Repeat everything in the material exactly.
◇ ◇ ◇ ◇ ◇ ◇ ◇
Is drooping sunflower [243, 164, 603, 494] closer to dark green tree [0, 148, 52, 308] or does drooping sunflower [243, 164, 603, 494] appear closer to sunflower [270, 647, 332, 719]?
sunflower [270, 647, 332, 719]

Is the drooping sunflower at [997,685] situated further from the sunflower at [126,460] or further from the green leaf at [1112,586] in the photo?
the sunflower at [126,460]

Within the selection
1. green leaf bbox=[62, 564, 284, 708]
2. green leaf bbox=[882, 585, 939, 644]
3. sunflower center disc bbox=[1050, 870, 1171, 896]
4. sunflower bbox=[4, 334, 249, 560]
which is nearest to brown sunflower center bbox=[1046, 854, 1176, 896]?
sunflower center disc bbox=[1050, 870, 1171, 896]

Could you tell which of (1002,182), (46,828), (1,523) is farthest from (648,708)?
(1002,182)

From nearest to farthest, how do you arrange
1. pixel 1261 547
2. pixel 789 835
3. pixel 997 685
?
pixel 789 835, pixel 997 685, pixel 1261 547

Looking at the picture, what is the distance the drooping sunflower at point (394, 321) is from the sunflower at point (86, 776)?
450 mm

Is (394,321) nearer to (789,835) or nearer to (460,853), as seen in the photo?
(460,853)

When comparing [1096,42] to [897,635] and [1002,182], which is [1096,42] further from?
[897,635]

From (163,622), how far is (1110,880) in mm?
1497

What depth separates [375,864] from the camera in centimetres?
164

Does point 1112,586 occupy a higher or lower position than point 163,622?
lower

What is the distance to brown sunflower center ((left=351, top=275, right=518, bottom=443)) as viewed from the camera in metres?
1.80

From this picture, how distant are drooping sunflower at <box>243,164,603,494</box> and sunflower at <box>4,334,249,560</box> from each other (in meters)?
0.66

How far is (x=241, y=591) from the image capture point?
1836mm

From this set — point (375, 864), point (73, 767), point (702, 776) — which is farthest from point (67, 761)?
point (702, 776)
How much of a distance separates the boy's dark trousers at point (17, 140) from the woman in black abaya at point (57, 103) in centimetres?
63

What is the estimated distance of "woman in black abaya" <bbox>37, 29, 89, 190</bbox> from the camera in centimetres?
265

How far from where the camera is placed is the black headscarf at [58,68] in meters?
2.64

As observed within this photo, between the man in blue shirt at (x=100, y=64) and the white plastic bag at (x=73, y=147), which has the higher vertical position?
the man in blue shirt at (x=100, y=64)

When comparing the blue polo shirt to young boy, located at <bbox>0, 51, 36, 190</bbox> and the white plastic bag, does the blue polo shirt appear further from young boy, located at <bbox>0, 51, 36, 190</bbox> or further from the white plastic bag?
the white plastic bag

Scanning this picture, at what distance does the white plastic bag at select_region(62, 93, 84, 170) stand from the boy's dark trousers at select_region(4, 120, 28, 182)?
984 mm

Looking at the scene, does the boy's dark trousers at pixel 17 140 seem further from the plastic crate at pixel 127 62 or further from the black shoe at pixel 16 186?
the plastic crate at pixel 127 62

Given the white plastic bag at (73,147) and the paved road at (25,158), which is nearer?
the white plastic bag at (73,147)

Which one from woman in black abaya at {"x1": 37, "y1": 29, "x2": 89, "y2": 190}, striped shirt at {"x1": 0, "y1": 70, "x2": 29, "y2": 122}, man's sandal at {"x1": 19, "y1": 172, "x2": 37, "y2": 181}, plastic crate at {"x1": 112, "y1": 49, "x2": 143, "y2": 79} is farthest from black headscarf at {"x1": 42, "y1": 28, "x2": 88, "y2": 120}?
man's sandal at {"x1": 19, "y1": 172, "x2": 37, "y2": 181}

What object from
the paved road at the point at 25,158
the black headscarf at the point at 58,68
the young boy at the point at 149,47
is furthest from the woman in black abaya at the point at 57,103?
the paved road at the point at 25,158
◇ ◇ ◇ ◇ ◇ ◇ ◇
# PROBLEM SOLUTION:
Is drooping sunflower [243, 164, 603, 494] closer to dark green tree [0, 148, 52, 308] or does drooping sunflower [243, 164, 603, 494] appear closer to sunflower [270, 647, 332, 719]?
sunflower [270, 647, 332, 719]

Is the drooping sunflower at [997,685] situated further from the sunflower at [126,460] or further from the green leaf at [1112,586] in the photo?
the sunflower at [126,460]

Within the selection
1. green leaf bbox=[62, 564, 284, 708]
2. green leaf bbox=[882, 585, 939, 644]
3. sunflower center disc bbox=[1050, 870, 1171, 896]
4. sunflower bbox=[4, 334, 249, 560]
which is nearest to brown sunflower center bbox=[1046, 854, 1176, 896]?
sunflower center disc bbox=[1050, 870, 1171, 896]

Could you tell which of (1002,182), (46,828), (1,523) is farthest from (648,708)?
(1002,182)

From nearest to farthest, how do you arrange
1. pixel 1261 547
2. pixel 789 835
3. pixel 997 685
?
pixel 789 835, pixel 997 685, pixel 1261 547

Looking at the picture, what is the distance the drooping sunflower at point (394, 321) is from the sunflower at point (86, 776)?
450 mm

Is (394,321) nearer to (789,835) or nearer to (460,853), as seen in the photo?
(460,853)

When comparing [1096,42] to [897,635] and [1002,182], which is [1096,42] further from?
[897,635]

From (163,622), how far is (1110,880) in mm?
1497

What depth separates [375,864] from the camera in centimetres?
164

Does point 1112,586 occupy a higher or lower position than point 163,622?
lower

What is the distance to brown sunflower center ((left=351, top=275, right=518, bottom=443)) as viewed from the camera in metres?
1.80

From this picture, how distant are drooping sunflower at <box>243,164,603,494</box> and sunflower at <box>4,334,249,560</box> from each other (in meters)?
0.66

How far is (x=241, y=591) from the image capture point?
1836mm

From this set — point (375, 864), point (73, 767), point (702, 776) — which is farthest from point (67, 761)?
point (702, 776)
How much of a distance separates the boy's dark trousers at point (17, 140) from the woman in black abaya at point (57, 103) in centimetres?
63

What is the estimated distance of "woman in black abaya" <bbox>37, 29, 89, 190</bbox> from the camera in centimetres?
265

How far from where the camera is placed is the black headscarf at [58,68] in meters?
2.64

As observed within this photo, between the man in blue shirt at (x=100, y=64) and the white plastic bag at (x=73, y=147), which has the higher vertical position?
the man in blue shirt at (x=100, y=64)

When comparing the blue polo shirt to young boy, located at <bbox>0, 51, 36, 190</bbox> and the white plastic bag, does the blue polo shirt appear further from young boy, located at <bbox>0, 51, 36, 190</bbox> or further from the white plastic bag?
the white plastic bag

Scanning this picture, at what distance does the white plastic bag at select_region(62, 93, 84, 170) stand from the boy's dark trousers at select_region(4, 120, 28, 182)?
984 mm

Looking at the scene, does the boy's dark trousers at pixel 17 140 seem further from the plastic crate at pixel 127 62 or further from the black shoe at pixel 16 186?
the plastic crate at pixel 127 62

Given the white plastic bag at (73,147) and the paved road at (25,158), which is nearer?
the white plastic bag at (73,147)

Which one from woman in black abaya at {"x1": 37, "y1": 29, "x2": 89, "y2": 190}, striped shirt at {"x1": 0, "y1": 70, "x2": 29, "y2": 122}, man's sandal at {"x1": 19, "y1": 172, "x2": 37, "y2": 181}, plastic crate at {"x1": 112, "y1": 49, "x2": 143, "y2": 79} is farthest from black headscarf at {"x1": 42, "y1": 28, "x2": 88, "y2": 120}?
man's sandal at {"x1": 19, "y1": 172, "x2": 37, "y2": 181}

What object from
the paved road at the point at 25,158
the black headscarf at the point at 58,68
the young boy at the point at 149,47
is furthest from the woman in black abaya at the point at 57,103?
the paved road at the point at 25,158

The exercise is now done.